Some people like to joke about their situation, others may be offended. We have to play it by ear, put ourselves in their shoes (or shoe) and be natural.


You or your runner should start a stopwatch when you cross the starting line and stop it when you cross the finish line; do not expect race officials to do special timing for early starters. And don’t count on the published results to be useful, because you won’t have any way to know when the pack actually started.

If your runner wants to go for a fast time, help in the calculations of pace per mile, and keep him or her down to that pace (ie no faster).


Most of our runners, once they can do five miles comfortably, need to be encouraged to run a little faster. Blind runners are especially timid (understandably), but many others too are unfamiliar with the pleasurable sensation of moving fast.

A few on the other hand, have systemic diseases and should be encouraged to rest or slow down whenever they need it. A volunteer running with a new person or a person with a disease should be familiar with heart monitoring techniques and use them.

Don’t scare off new people by pushing them too hard. The first workout should be part observing, part participating, lots of talking and getting familiar. Ask them what training they do outside of our fortnightly workouts. Three times a week for a minimum of 20 minutes should be the minimum; if they have trouble arranging this, help them think creatively about the possibilities.

Try to get to know different runners rather than working out with the same person or several people each week.


Get to the starting line about 15 minutes before the Achilles start (which is about half an hour early), so you can help if there is any confusion about picking up numbers, timing, starting location, etc.

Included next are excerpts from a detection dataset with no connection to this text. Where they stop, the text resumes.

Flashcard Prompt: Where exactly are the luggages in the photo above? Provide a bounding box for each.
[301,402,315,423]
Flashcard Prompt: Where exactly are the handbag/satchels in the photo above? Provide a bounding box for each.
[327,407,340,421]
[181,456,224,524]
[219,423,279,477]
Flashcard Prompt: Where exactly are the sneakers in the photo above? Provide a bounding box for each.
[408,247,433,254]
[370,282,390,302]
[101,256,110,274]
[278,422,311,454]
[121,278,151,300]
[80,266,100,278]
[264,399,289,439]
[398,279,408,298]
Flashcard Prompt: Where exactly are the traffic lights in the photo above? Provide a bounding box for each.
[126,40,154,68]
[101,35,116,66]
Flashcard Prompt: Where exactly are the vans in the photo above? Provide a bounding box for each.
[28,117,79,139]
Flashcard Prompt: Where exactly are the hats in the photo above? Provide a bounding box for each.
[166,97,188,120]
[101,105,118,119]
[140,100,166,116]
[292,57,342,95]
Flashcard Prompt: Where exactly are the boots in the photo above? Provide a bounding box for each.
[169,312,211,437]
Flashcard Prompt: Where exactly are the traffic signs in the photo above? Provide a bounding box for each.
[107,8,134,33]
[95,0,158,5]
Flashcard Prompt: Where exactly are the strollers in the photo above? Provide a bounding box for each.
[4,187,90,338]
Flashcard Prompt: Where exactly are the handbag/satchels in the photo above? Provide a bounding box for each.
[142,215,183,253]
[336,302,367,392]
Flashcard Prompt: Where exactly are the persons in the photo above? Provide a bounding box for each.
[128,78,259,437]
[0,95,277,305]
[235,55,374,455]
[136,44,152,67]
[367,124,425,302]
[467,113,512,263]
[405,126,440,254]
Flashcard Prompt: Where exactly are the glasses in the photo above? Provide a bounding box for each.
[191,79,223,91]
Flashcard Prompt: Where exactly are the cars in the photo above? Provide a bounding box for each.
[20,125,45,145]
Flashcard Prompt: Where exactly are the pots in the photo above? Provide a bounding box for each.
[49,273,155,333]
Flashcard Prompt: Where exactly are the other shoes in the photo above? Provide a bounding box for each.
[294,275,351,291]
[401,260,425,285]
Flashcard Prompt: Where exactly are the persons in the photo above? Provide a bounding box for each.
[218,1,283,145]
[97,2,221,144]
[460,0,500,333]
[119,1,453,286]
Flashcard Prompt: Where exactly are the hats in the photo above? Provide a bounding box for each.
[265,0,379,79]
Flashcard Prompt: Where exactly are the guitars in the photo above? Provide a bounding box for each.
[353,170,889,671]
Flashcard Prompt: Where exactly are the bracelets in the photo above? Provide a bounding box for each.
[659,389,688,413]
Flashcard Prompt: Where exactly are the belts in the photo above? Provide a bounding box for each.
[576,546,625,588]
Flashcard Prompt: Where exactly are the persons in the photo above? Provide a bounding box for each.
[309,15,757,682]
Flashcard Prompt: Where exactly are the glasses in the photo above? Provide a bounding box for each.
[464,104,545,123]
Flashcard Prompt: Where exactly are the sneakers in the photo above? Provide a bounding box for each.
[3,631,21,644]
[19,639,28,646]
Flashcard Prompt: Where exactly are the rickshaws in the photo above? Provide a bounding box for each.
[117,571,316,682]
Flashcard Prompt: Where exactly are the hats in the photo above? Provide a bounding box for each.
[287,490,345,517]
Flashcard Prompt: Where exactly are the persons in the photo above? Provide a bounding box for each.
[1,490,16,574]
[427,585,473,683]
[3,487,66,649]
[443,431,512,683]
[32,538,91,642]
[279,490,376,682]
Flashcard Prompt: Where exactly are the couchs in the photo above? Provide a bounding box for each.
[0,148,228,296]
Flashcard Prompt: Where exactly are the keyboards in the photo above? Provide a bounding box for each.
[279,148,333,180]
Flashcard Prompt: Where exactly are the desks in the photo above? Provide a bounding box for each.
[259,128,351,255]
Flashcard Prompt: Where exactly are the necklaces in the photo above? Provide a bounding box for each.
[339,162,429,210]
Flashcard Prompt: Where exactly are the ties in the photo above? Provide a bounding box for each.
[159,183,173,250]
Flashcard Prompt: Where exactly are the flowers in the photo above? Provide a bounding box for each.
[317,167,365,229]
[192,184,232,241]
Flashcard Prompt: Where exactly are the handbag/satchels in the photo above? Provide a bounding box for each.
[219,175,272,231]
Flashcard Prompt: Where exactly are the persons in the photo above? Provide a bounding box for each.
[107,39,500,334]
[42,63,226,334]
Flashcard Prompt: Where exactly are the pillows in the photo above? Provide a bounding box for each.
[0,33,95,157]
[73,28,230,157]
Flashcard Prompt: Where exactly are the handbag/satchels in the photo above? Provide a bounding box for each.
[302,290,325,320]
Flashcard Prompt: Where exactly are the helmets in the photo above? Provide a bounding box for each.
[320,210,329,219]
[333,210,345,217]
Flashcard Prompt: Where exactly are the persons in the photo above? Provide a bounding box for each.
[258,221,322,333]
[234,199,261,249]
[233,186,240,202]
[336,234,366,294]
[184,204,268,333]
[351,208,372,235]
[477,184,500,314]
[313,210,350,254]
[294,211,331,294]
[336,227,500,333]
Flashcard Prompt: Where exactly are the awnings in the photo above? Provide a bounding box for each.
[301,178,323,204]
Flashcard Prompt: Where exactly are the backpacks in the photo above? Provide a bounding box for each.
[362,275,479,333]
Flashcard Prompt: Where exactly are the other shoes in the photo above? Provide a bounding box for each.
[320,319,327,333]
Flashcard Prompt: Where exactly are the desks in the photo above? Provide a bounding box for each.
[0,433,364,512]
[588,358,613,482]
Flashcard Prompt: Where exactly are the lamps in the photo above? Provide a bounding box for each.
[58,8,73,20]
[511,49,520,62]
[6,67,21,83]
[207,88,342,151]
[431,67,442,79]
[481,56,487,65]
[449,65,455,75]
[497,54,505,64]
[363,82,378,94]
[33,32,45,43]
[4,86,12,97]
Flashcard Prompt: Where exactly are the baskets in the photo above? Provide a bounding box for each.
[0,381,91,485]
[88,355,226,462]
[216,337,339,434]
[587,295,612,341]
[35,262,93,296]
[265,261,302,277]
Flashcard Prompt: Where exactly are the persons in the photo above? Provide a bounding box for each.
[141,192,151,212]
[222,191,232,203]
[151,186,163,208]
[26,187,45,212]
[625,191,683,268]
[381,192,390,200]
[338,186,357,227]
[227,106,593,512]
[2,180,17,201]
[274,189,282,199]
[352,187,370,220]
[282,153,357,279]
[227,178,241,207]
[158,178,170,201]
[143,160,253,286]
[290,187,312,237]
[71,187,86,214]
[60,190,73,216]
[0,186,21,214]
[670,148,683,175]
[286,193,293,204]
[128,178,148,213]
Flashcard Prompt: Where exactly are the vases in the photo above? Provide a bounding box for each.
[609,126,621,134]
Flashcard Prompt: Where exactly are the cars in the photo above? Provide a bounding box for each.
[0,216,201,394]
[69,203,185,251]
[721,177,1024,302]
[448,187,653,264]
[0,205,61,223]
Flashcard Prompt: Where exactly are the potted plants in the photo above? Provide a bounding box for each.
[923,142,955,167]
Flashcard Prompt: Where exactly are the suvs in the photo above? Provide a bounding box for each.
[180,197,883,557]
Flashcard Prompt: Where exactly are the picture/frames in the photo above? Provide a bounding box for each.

In most races there will be not problem with water, but if you are accompanying someone very slow, you might want to bring some. If you know ahead of time who you will be with, ask what he or she might need (extra gloves for wheelchair pushing, food, adhesive tape, etc.)

In the early part of the race, you will be helping to set a steady, easy pace. When the pack catches up, you will protect your runner from the gung-ho by keeping him or her to the side, especially when drinking water. If you are with a wheelchair runner, you may have to run ahead on up hills so you will be together again at the bottom of the downhill; you may also have to discourage dangerous down hilling.

Do not give any bodily aid, unless the person is hurting or exhausted and stops by the side. This is just a commonsense rule of running competitions, but it applies especially to the disables; it is far more satisfying to push a wheelchair 2 miles alone than 5 miles with help.

Do run through the finish line with your runner, and afterwards make sure the baggage is found and there is a way home.


You report to the coach. For heavens sake don’t hesitate to ask about anything that is bothering you, whether it relates to your runner’s well-being or your own. No one knows the individual runners as well as you do, and though your questions might seem silly to you, they just might point out a very important point that we have missed. Better safe than sorry, and better happy than disgruntled.